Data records

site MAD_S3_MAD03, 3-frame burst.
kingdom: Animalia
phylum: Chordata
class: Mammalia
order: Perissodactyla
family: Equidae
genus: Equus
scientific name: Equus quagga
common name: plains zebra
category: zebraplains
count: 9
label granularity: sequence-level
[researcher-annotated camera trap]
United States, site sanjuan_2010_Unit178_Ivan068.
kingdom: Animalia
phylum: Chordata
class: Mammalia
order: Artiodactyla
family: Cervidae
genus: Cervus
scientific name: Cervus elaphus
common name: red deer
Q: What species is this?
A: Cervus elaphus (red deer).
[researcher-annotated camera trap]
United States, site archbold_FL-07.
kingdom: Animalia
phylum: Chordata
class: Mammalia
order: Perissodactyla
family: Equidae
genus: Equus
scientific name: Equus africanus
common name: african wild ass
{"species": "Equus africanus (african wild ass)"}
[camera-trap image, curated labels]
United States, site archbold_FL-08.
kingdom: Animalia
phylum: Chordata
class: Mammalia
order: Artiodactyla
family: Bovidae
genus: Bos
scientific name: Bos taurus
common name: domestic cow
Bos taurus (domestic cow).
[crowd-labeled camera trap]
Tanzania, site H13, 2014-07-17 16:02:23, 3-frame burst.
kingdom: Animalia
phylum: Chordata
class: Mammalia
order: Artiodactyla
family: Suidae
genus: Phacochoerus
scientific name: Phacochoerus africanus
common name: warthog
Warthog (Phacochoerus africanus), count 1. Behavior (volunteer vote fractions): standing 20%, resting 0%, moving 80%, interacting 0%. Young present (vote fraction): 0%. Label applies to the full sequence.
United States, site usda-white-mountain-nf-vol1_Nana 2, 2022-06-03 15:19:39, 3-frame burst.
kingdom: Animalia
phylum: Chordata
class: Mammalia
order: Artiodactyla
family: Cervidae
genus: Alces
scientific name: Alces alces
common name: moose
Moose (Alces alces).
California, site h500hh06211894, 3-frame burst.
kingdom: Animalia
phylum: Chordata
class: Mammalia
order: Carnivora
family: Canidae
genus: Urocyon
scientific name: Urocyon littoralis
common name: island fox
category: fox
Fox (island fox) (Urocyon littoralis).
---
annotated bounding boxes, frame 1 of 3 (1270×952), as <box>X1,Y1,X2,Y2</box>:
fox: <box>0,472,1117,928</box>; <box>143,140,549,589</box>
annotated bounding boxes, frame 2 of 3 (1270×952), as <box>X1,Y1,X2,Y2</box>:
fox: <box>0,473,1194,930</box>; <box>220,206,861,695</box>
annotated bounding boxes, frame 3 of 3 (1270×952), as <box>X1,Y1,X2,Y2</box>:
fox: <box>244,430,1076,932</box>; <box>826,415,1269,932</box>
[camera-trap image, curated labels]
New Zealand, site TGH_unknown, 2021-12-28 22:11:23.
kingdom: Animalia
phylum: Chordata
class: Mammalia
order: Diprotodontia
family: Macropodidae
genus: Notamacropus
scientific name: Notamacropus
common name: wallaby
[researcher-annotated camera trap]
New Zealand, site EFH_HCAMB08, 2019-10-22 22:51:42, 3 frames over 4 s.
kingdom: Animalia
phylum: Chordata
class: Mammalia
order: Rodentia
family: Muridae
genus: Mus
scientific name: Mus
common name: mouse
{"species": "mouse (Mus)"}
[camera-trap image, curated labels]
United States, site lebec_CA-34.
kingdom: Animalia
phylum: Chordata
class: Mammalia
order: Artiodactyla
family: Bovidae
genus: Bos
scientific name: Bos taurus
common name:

- [WHAT YOU SHOULD DO]: Retype every line of the data above exactly.

- [FINAL ANSWER]:
site MAD_S3_MAD03, 3-frame burst.
kingdom: Animalia
phylum: Chordata
class: Mammalia
order: Perissodactyla
family: Equidae
genus: Equus
scientific name: Equus quagga
common name: plains zebra
category: zebraplains
count: 9
label granularity: sequence-level
[researcher-annotated camera trap]
United States, site sanjuan_2010_Unit178_Ivan068.
kingdom: Animalia
phylum: Chordata
class: Mammalia
order: Artiodactyla
family: Cervidae
genus: Cervus
scientific name: Cervus elaphus
common name: red deer
Q: What species is this?
A: Cervus elaphus (red deer).
[researcher-annotated camera trap]
United States, site archbold_FL-07.
kingdom: Animalia
phylum: Chordata
class: Mammalia
order: Perissodactyla
family: Equidae
genus: Equus
scientific name: Equus africanus
common name: african wild ass
{"species": "Equus africanus (african wild ass)"}
[camera-trap image, curated labels]
United States, site archbold_FL-08.
kingdom: Animalia
phylum: Chordata
class: Mammalia
order: Artiodactyla
family: Bovidae
genus: Bos
scientific name: Bos taurus
common name: domestic cow
Bos taurus (domestic cow).
[crowd-labeled camera trap]
Tanzania, site H13, 2014-07-17 16:02:23, 3-frame burst.
kingdom: Animalia
phylum: Chordata
class: Mammalia
order: Artiodactyla
family: Suidae
genus: Phacochoerus
scientific name: Phacochoerus africanus
common name: warthog
Warthog (Phacochoerus africanus), count 1. Behavior (volunteer vote fractions): standing 20%, resting 0%, moving 80%, interacting 0%. Young present (vote fraction): 0%. Label applies to the full sequence.
United States, site usda-white-mountain-nf-vol1_Nana 2, 2022-06-03 15:19:39, 3-frame burst.
kingdom: Animalia
phylum: Chordata
class: Mammalia
order: Artiodactyla
family: Cervidae
genus: Alces
scientific name: Alces alces
common name: moose
Moose (Alces alces).
California, site h500hh06211894, 3-frame burst.
kingdom: Animalia
phylum: Chordata
class: Mammalia
order: Carnivora
family: Canidae
genus: Urocyon
scientific name: Urocyon littoralis
common name: island fox
category: fox
Fox (island fox) (Urocyon littoralis).
---
annotated bounding boxes, frame 1 of 3 (1270×952), as <box>X1,Y1,X2,Y2</box>:
fox: <box>0,472,1117,928</box>; <box>143,140,549,589</box>
annotated bounding boxes, frame 2 of 3 (1270×952), as <box>X1,Y1,X2,Y2</box>:
fox: <box>0,473,1194,930</box>; <box>220,206,861,695</box>
annotated bounding boxes, frame 3 of 3 (1270×952), as <box>X1,Y1,X2,Y2</box>:
fox: <box>244,430,1076,932</box>; <box>826,415,1269,932</box>
[camera-trap image, curated labels]
New Zealand, site TGH_unknown, 2021-12-28 22:11:23.
kingdom: Animalia
phylum: Chordata
class: Mammalia
order: Diprotodontia
family: Macropodidae
genus: Notamacropus
scientific name: Notamacropus
common name: wallaby
[researcher-annotated camera trap]
New Zealand, site EFH_HCAMB08, 2019-10-22 22:51:42, 3 frames over 4 s.
kingdom: Animalia
phylum: Chordata
class: Mammalia
order: Rodentia
family: Muridae
genus: Mus
scientific name: Mus
common name: mouse
{"species": "mouse (Mus)"}
[camera-trap image, curated labels]
United States, site lebec_CA-34.
kingdom: Animalia
phylum: Chordata
class: Mammalia
order: Artiodactyla
family: Bovidae
genus: Bos
scientific name: Bos taurus
common name:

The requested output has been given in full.